> SOURCE EXTRACT:

In this tutorial we will cover:

1. How to generate `Kerchunk` references of GeoTIFFs.
1. Combining `Kerchunk` references into a virtual dataset.
1. Generating Coordinates with the `xrefcoord` accessor.


## Prerequisites
| Concepts | Importance | Notes |
| --- | --- | --- |
| [Kerchunk Basics](../foundations/kerchunk_basics) | Required | Core |
| [Multiple Files and Kerchunk](../foundations/kerchunk_multi_file) | Required | Core |
| [Kerchunk and Dask](../foundations/kerchunk_dask) | Required | Core |
| [Introduction to Xarray](https://foundations.projectpythia.org/core/xarray/xarray-intro.html) | Required | IO/Visualization |
- **Time to learn**: 30 minutes
---

## Motivation

GeoTIFF


## About the Dataset

SILO is an Australian climate dataset ranging from 1889-present. It contains daily and aggregated climate fields in both NetCDF and GeoTIFF formats. A version of it is hosted on the Registry of Open Data on AWS.

More details on this dataset can be found [here](https://registry.opendata.aws/silo/) and [here](https://www.longpaddock.qld.gov.au/silo/).


### Flags
In the section below, set the `subset` flag to be `True` (default) or `False` depending if you want this notebook to process the full file list. If set to `True`, then a subset of the file list will be processed (Recommended)

In [None]:
subset_flag = True

In [None]:
import glob
import logging
from tempfile import TemporaryDirectory

import dask
import fsspec
import numpy as np
# import xrefcoord  # noqa
import rioxarray
import s3fs
import ujson
import xarray as xr
from distributed import Client
from kerchunk.combine import MultiZarrToZarr
from kerchunk.tiff import tiff_to_zarr
from tqdm import tqdm

### Examining a Single GeoTIFF File

Before we use `Kerchunk` to create indices for multiple files, we can load a single GeoTiff file to examine it. 


In [None]:
# URL pointing to a single NetCDF file
url = "s3://silo-open-data/Recommended/daily/daily_rain/2023/20230711.daily_rain.tif"

# Initialize a s3 filesystem
fs = s3fs.S3FileSystem(anon=True)

xds = rioxarray.open_rasterio(fs.open(url))

In [None]:
xds

## Create Input File List

Here we are using `fsspec's` glob functionality along with the *`*`* wildcard operator and some string slicing to grab a list of GeoTIFF files from a `s3` `fsspec` filesystem. 

In [None]:
# Initiate fsspec filesystems for reading
fs_read = fsspec.filesystem("s3", anon=True, skip_instance_cache=True)

file_paths = fs_read.glob("s3://silo-open-data/Recommended/daily/daily_rain/2023/*")

> DATASET CONTENT:
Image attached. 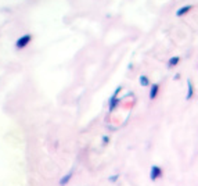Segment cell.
<instances>
[{
    "label": "cell",
    "mask_w": 198,
    "mask_h": 186,
    "mask_svg": "<svg viewBox=\"0 0 198 186\" xmlns=\"http://www.w3.org/2000/svg\"><path fill=\"white\" fill-rule=\"evenodd\" d=\"M153 171H154V174H151V178H153V179H157V175H158L161 171L158 169V167H154Z\"/></svg>",
    "instance_id": "cell-1"
}]
</instances>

> OBJECTIVES:
a) In the Kerchunk GeoTIFF tutorial, what span of years does the SILO dataset cover?
b) List every prerequisite concept named in the Kerchunk GeoTIFF tutorial's table.
c) Please pick up the Kerchunk GeoTIFF tutorial from its last line and write what comes next.
The rows have no role in any of this.

> RESULTS OF THE TASKS:
a) From 1889 to the present.

b) Kerchunk Basics; Multiple Files and Kerchunk; Kerchunk and Dask; Introduction to Xarray.

c)
# Here we prepend the prefix 's3://', which points to AWS.
file_pattern = sorted(["s3://" + f for f in file_paths])


# If the subset_flag == True (default), the list of input files will be subset to speed up the processing
if subset_flag:
    file_pattern = file_pattern[0:6]

In [None]:
file_pattern

In [None]:
# This dictionary will be passed as kwargs to `fsspec`. For more details, check out the `foundations/kerchunk_basics` notebook.
so = dict(mode="rb", anon=True, default_fill_cache=False, default_cache_type="first")

# We are creating a temporary directory to store the .json reference files
# Alternately, you could write these to cloud storage.
td = TemporaryDirectory()
temp_dir = td.name
temp_dir

## Start a Dask Client

To parallelize the creation of our reference files, we will use `Dask`. For a detailed guide on how to use Dask and Kerchunk, see the Foundations notebook: [Kerchunk and Dask](../foundations/kerchunk_dask).


In [None]:
client = Client(n_workers=8, silence_logs=logging.ERROR)
client

In [None]:
# Use Kerchunk's `tiff_to_zarr` method to create create reference files


def generate_json_reference(fil, output_dir: str):
    tiff_chunks = tiff_to_zarr(fil, remote_options={"protocol": "s3"})
    fname = fil.split("/")[-2]
    outf = f"{output_dir}/{fname}.json"
    with open(outf, "wb") as f:
        f.write(ujson.dumps(tiff_chunks).encode())
    return outf


# Generate Dask Delayed objects
tasks = [dask.delayed(generate_json_reference)(fil, temp_dir) for fil in file_pattern]

In [None]:
# Start parallel processing
import warnings

warnings.filterwarnings("ignore")
dask.compute(tasks)

## Combine Reference Files into Multi-File Reference Dataset

Now we will combine all the reference files generated into a single reference dataset. Since each TIFF file is a single timeslice and the only temporal information is stored in the filepath, we will have to specify the `coo_map` kwarg in `MultiZarrToZarr` to build a dimension from the filepath attributes. 



In [None]:
# Custom Kerchunk function from `coo_map` to create dimensions
def fn_to_time(index, fs, var, fn):
    import datetime
    import re

    subst = fn.split("/")[-2].split("_")[2]
    return datetime.datetime.strptime(subst, "%Y%m%d")


mzz = MultiZarrToZarr(
    path=file_paths,
    indicts=sorted(glob.iglob(f"{temp_dir}/*.json")),
    remote_protocol="s3",
    coo_map={"time": fn_to_time},
    coo_dtypes={"time": np.dtype("M8[s]")},
    concat_dims=["time"],
    identical_dims=["x", "y"],
)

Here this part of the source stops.